Spring Basic Growing Guide
Spring Basic Growing Guide

Soil Preparation
• Plants prefer deeply worked, composted, and well-drained soil with a slightly acidic pH
• Dig or till in amendments and rake to create a smooth, level seed bed
• Test soil yearly, and amend as needed

Direct Sowing
• If you are fertilizing at time of planting, band the fertilizer deeper than the seed will be planted
• Dig a shallow furrow to mark the row
• Plant your seed to the appropriate depth (see specific vegetables for measurements)
• Cover seed with soil, vermiculite, or sifted compost
• Water in and keep the soil evenly moist during germination; avoid soggy soil to prevent rotting
• Thin seedlings when there are 1–2 sets of true leaves (see specific vegetables for final spacing)

Indoor Seeding
• Always start with new and/or sanitized potting supplies and a sterile, soilless, seed starting medium to avoid damping-off, a devastating fungal disease
 Note: To sanitize trays or pots use a mild bleach solution and rinse well
• Start seeds in trays or individual 3‒4 inch pots
• Plant your seed to the appropriate depth (see specific vegetables for measurements)
• For fine seed, lightly press the seed into a pre-watered medium so that it has good contact with the soil
• For best results, plant 2-3 seeds per cell/pot
• Water in without washing away the seed
• Keep evenly moist during germination
• Use propagation domes during germination and remove after seedlings have emerged
• To maintain proper soil temperatures for germination use heat mats or soil heating cables
• Adequate light (full sun or direct artificial) is key while seedlings are developing — if seedlings are stretching and spindly looking, they are often reaching for light 
• Thin cells/pots to strongest plant 
• To prevent damping off, do not over water, but do provide adequate air flow around seedlings
• During development apply a foliar spray of liquid fertilizer like Age Old Grow diluted to 1/4 strength 

• Starts are ready for transplant when they are well developed, but before they are root bound
• Harden-off transplants by gradually exposing them to full sun and outside temperatures (this generally takes several days)
• As a general rule, most warm-weather transplants go out after the threat of frost has passed
• Veggies such as lettuce and brassicas are more cool tolerant than tomatoes, peppers, and eggplants
• See specific vegetables for plant spacing
• Keep the soil level the same on the stem of the plant, so it's not too deep or too shallow (tomatoes are an exception)

____________________

→ Work to complete
Rewrite the growing guide's text between "Direct Sowing" and "for final spacing)", inclusive, changing "furrow" to "trench". The stored data that comes next is separate from the growing guide.

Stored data
____________________

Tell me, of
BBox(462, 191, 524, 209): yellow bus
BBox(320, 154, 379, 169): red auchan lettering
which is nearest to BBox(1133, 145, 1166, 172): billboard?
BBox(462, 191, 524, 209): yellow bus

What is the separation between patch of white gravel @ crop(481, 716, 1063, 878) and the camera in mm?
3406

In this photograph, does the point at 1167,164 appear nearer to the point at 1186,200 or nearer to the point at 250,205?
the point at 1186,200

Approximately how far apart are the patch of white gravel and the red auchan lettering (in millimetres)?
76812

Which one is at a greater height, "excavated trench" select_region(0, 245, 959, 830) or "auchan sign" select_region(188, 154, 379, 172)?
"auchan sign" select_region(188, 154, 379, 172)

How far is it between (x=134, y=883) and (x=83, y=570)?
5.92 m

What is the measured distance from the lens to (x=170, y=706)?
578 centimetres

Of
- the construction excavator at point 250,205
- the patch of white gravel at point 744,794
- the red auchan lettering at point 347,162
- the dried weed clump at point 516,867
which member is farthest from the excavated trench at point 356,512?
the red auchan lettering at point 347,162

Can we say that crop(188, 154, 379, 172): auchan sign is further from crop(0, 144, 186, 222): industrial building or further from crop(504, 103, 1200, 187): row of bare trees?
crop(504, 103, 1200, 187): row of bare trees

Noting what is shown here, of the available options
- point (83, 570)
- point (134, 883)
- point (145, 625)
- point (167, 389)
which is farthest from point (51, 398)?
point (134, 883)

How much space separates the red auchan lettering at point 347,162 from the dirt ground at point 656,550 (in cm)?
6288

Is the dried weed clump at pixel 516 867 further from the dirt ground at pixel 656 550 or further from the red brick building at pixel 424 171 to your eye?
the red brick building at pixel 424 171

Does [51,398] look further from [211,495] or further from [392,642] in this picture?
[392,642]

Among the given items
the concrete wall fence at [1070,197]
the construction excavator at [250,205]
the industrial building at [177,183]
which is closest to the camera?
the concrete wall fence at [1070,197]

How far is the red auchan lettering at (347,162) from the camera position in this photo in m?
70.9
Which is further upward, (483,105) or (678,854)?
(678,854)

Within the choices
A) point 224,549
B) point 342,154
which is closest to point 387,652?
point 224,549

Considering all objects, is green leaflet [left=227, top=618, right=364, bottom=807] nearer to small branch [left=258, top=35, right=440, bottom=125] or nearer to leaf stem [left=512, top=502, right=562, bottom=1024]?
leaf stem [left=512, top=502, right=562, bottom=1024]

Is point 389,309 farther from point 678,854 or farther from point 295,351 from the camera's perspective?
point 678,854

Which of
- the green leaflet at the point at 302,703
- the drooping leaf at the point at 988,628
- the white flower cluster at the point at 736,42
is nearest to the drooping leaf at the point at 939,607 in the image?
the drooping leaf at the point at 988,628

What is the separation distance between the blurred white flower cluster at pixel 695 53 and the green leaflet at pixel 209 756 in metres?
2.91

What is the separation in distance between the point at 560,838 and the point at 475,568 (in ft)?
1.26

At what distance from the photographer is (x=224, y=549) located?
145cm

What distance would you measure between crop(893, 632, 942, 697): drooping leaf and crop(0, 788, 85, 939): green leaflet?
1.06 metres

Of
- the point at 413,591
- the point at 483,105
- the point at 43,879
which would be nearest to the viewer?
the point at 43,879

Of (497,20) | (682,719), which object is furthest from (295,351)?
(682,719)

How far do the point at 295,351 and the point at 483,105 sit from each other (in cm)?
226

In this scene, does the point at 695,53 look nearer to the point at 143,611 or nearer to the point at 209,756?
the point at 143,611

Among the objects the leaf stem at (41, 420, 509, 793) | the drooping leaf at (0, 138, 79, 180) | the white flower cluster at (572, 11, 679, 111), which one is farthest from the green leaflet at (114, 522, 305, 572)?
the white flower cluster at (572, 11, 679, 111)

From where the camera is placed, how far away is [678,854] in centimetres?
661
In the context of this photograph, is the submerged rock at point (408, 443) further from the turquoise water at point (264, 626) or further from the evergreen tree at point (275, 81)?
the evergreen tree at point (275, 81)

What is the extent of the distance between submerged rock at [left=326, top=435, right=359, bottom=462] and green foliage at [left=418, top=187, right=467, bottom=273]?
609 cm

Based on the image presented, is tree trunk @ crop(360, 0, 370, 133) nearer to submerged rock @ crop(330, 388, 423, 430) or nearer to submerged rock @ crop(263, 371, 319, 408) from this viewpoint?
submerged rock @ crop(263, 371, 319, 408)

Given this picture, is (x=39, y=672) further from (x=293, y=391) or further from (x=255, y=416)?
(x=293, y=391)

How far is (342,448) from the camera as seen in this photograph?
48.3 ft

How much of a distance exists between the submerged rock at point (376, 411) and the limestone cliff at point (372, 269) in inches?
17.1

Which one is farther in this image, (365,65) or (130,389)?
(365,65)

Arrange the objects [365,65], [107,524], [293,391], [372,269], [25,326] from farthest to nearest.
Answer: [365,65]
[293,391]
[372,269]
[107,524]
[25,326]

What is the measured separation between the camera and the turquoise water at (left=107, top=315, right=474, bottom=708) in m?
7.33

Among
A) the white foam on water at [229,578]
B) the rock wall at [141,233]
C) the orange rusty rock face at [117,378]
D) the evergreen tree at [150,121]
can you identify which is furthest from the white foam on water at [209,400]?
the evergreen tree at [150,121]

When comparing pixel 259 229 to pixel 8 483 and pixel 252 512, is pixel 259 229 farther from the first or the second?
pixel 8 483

____________________

→ Output of the exercise
Direct Sowing
• If you are fertilizing at time of planting, band the fertilizer deeper than the seed will be planted
• Dig a shallow trench to mark the row
• Plant your seed to the appropriate depth (see specific vegetables for measurements)
• Cover seed with soil, vermiculite, or sifted compost
• Water in and keep the soil evenly moist during germination; avoid soggy soil to prevent rotting
• Thin seedlings when there are 1–2 sets of true leaves (see specific vegetables for final spacing)